### Extrait fourni
Savez-vous
quelle surprise attendait le psychanalyste et ethnologue Géza
Roheim lorsqu'il arriva dans le désert d'Australie centrale ?
Il y rencontre des mères trop tendres, qui nourrissent leurs enfants
au sein jusqu'à l'âge de quatre ans et plus : les Pitjentara sont
des gens pleins de gaîté, d'un commerce agréable et, comme dit
cet observateur, "aussi peu anxieux qu'un être humain
peut l'être ".
Cependant,
ces gens vous tuent froidement un enfant sur deux, le font rôtir
au feu de bois et le mangent bien cuit, afin que le suivant en
devienne deux fois plus fort. Les Trobriandais, eux, s'écartent
résolument de la sainte coutume de cuire les enfants : en revanche,
tout mâle conquiert son rang et ses prérogatives d'adulte par
le meurtre vertueux d'un homme.
Qui
ordonne la pédophagie dévote aux Pitjentara et l'assassinat rédempteur
aux Trobriandais ? La foi en leurs dieux. Quel sera le remède
à la barbarie de leur ciel ? Comme vous le savez, l'homme politique
et le prophète recourent tous deux à un seul et même procédé :
depuis le fond des âges, ils font subitement dire au ciel tout
autre chose que ce qu'il proférait jusqu'alors. Modifier radicalement
le discours des Célestes fut le moyen unique et universel des
réformateurs religieux, des moralistes et des philosophes. Abraham
déclare tout soudainement que Jahvé ne demandera plus l'immolation
sanglante des premiers nés, Isaïe que le créateur a horreur du
sang des autels, Jésus que le ciel lèvera, en échange de son propre
sacrifice, la sanction éternelle dont il avait frappé le genre
humain en le chassant définitivement du paradis originel, Mahomet
que Dieu s'appellera Allah, désormais, qu'il s'exprimera en arabe,
qu'il rejettera toute Église officielle, hiérarchisée, organisée
et tous les autels anciens, parce que l'Histoire enseigne que
les religions se corrompent par les privilèges exorbitants que
s'accordent leurs clergés. Quant à Voltaire, il dit que Dieu est
si bon qu'il accueille toutes les autres religions à bras ouverts.
Mais
la vraie question qui nous est posée ce soir est-elle bien de
savoir comment on civilise les dieux ? Car il est relativement
facile à la raison politique d'infléchir la pensée des Immortels,
ne serait-ce que pour le motif qu'au cours des siècles, ils ont
nécessairement tout dit, et cela parce que le destin des nations
les fait osciller entre le recours à la force et l'usage de la
douceur. Il sera donc toujours possible aux éducateurs les plus
avertis des Immortels de privilégier celles de leurs paroles qui
les adouciront et qui les civiliseront. Le dieu chrétien vous
promet des tortures éternelles dans les flammes, ce qui n'est
pas le signe d'un extrême laxisme de son code pénal, mais il prononce
également des paroles d'amour et de paix, ce qui permettra à Voltaire
de mettre en évidence les vertus d'un Dieu proche de celui de
Fénelon ou de Madame Guyon.

### Les données
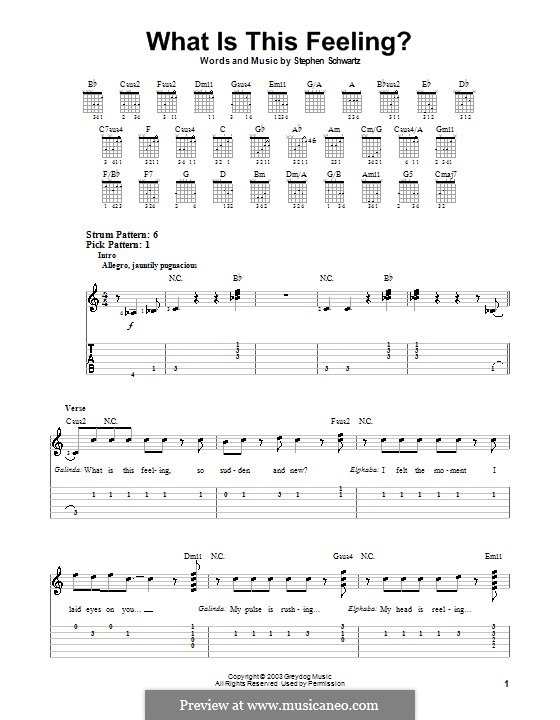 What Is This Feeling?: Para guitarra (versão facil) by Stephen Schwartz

### Travail demandé
(a) Indiquez par oui ou par non si chaque affirmation concorde avec l'extrait, en citant à l'identique les mots de l'extrait qui en décident. (i) Les Pitjentara nourrissent leurs enfants au sein jusqu'à quatre ans et plus. (ii) Les Trobriandais pratiquent eux aussi la cuisson des enfants. (iii) Mahomet annonce que Dieu s'exprimera en hébreu.
(b) Citez le passage de l'extrait qui va de « Il y rencontre » jusqu'à « vertueux d'un homme. ».

### Liste des réponses
(a)
(i) Oui : « qui nourrissent leurs enfants au sein jusqu'à l'âge de quatre ans et plus ».
(ii) Non : « Les Trobriandais, eux, s'écartent résolument de la sainte coutume de cuire les enfants ».
(iii) Non : « qu'il s'exprimera en arabe ».

(b)
Il y rencontre des mères trop tendres, qui nourrissent leurs enfants
au sein jusqu'à l'âge de quatre ans et plus : les Pitjentara sont
des gens pleins de gaîté, d'un commerce agréable et, comme dit
cet observateur, "aussi peu anxieux qu'un être humain
peut l'être ".
Cependant,
ces gens vous tuent froidement un enfant sur deux, le font rôtir
au feu de bois et le mangent bien cuit, afin que le suivant en
devienne deux fois plus fort. Les Trobriandais, eux, s'écartent
résolument de la sainte coutume de cuire les enfants : en revanche,
tout mâle conquiert son rang et ses prérogatives d'adulte par
le meurtre vertueux d'un homme.